Here's an example of what it would look like:

  {
    "value": "Eastern Standard Time",
    "abbr": "EST",
    "offset": -5,
    "text": "(UTC-05:00) Eastern Time (US & Canada)",
    "dst": {
      "value": "Eastern Daylight Time",
      "abbr": "EDT",
      "offset": -4,
      "text": "(UTC-04:00) Eastern Time (US & Canada)",
    },
    "utc": [
      "America/Detroit",
      "America/Havana",
      "America/Indiana/Petersburg",
      "America/Indiana/Vincennes",
      "America/Indiana/Winamac",
      "America/Iqaluit",
      "America/Kentucky/Monticello",
      "America/Louisville",
      "America/Montreal",
      "America/Nassau",
      "America/New_York",
      "America/Nipigon",
      "America/Pangnirtung",
      "America/Port-au-Prince",
      "America/Thunder_Bay",
      "America/Toronto",
      "EST5EDT",
    ],
  },
  {
    "value": "Venezuela Standard Time",
    "abbr": "VST",
    "offset": -4.5,
    "text": "(UTC-04:30) Caracas",
    "dst": false,
    "utc": [
      "America/Caracas",
    ],
  },

The value, abbr, offset, and text properties would be in the root object for standard time, and again as properties of the dst property if applicable.

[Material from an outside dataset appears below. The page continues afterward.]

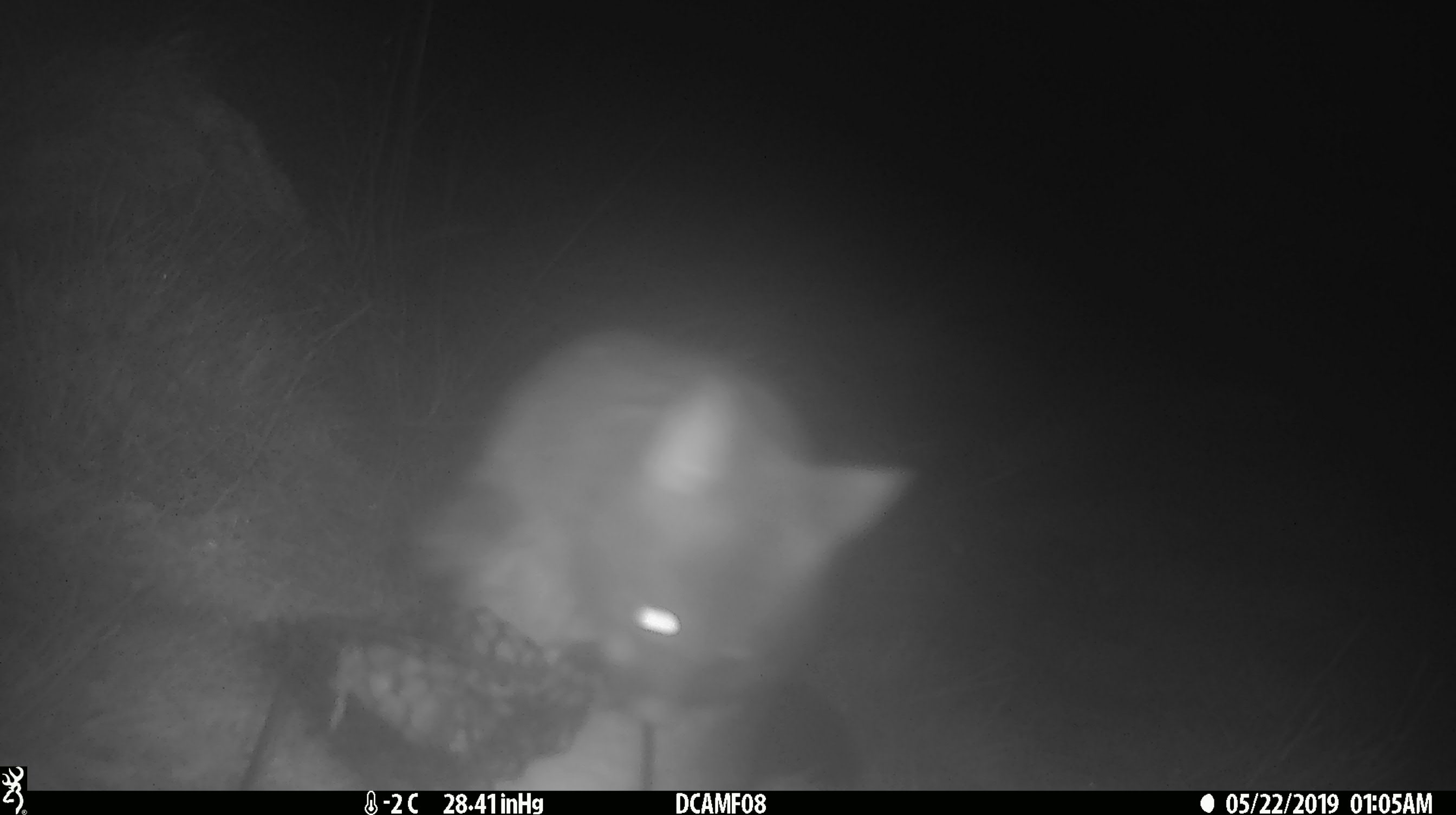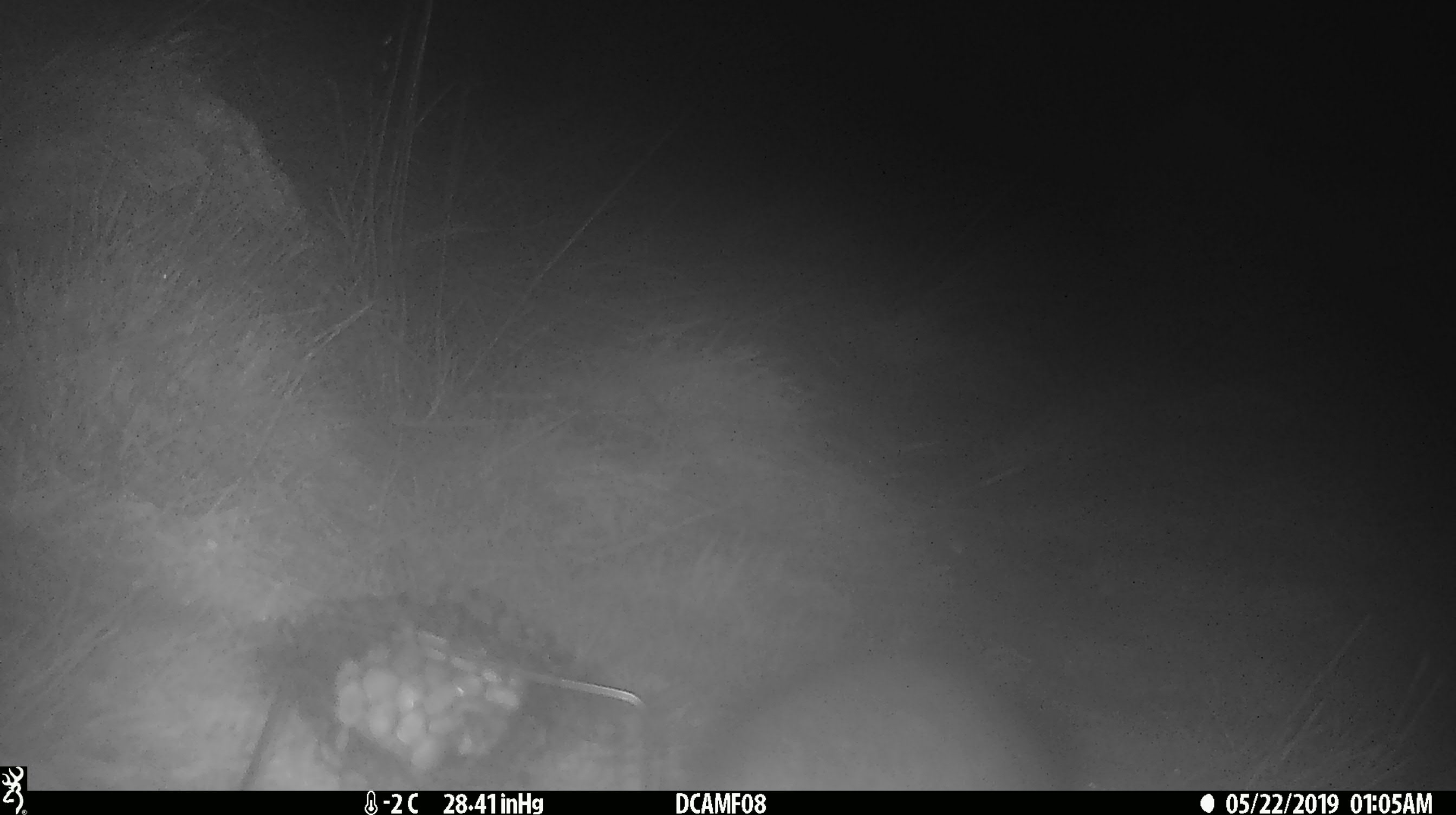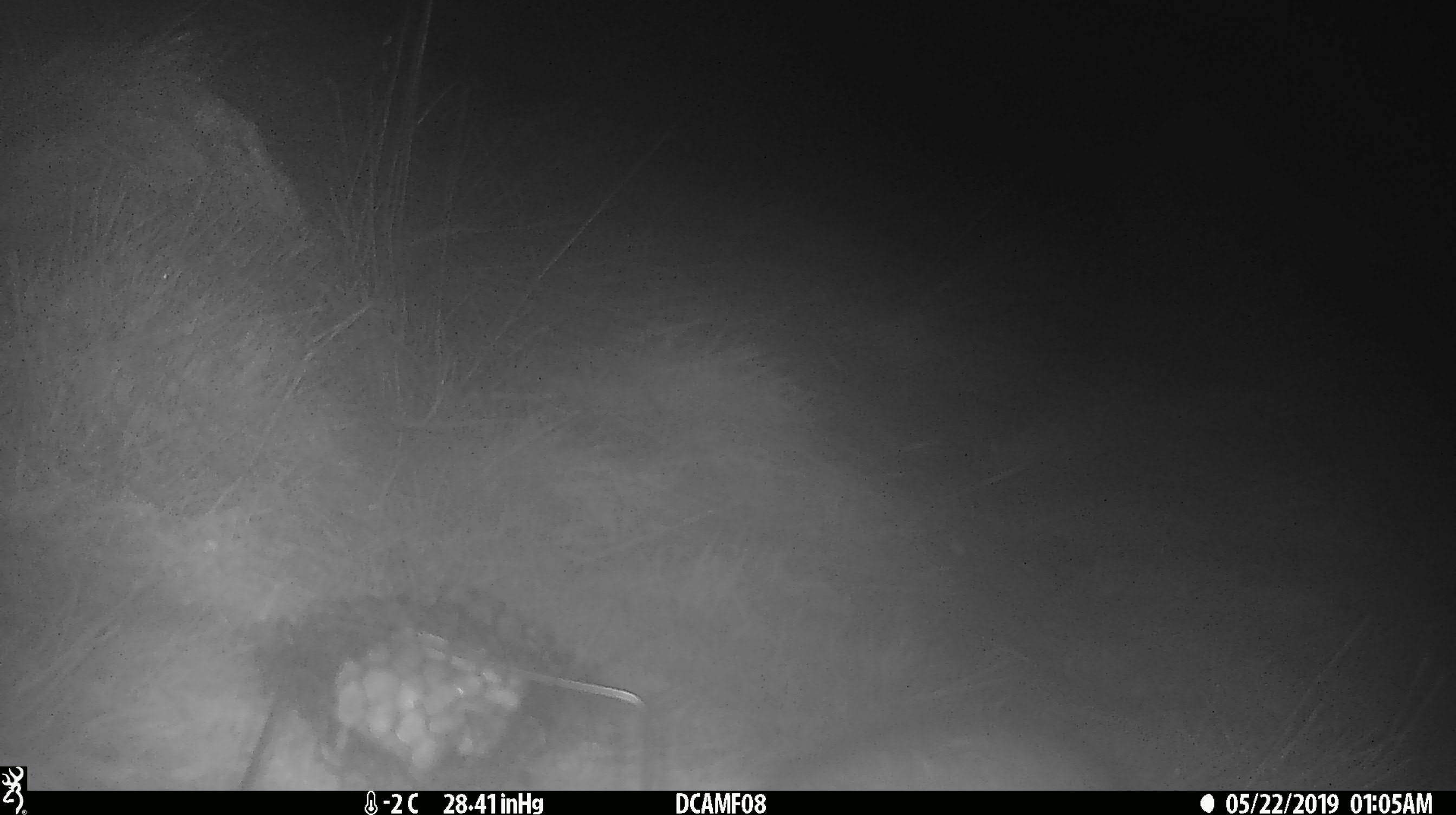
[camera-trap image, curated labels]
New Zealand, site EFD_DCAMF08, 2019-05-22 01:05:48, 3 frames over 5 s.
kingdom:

This would be a breaking change, and would require a major version bump.

dmfilipenko commented 5 years ago

@BehindTheMath This is a huge change. Unfortunately, I don't have much time to do this

BehindTheMath commented 5 years ago

I might do it myself and submit a PR.

What do you think of such a schema?

dmfilipenko commented 5 years ago

@BehindTheMath from a first view it might be useful. But what if we wouldn't make a nested object and add another timezone

{
    "value": "Eastern Daylight Time",
    "abbr": "EDT",
    "offset": -4,
    "dst": true,
    "text": "(UTC-04:00) Eastern Time (US & Canada)",
    ...
},
{
    "value": "Eastern Standard Time",
    "abbr": "EST",
    "offset": -5,
    "text": "(UTC-05:00) Eastern Time (US & Canada)",
    "dst": false,
    ...
}

I prefer to left this structure a flat

BehindTheMath commented 5 years ago

@dmfilipenko My issue with that way is that there's no relationship between standard and daylight timezones. So if I have one, there's no easy way to get the other.

dmfilipenko commented 5 years ago

@BehindTheMath I was thinking about and seemed like it is reasonable. Lets try to do this

mikeyyyzhao commented 4 years ago

@BehindTheMath any progress on this? This is so close to what we need

BehindTheMath commented 4 years ago

I kind of gave up on it and started using Luxon instead.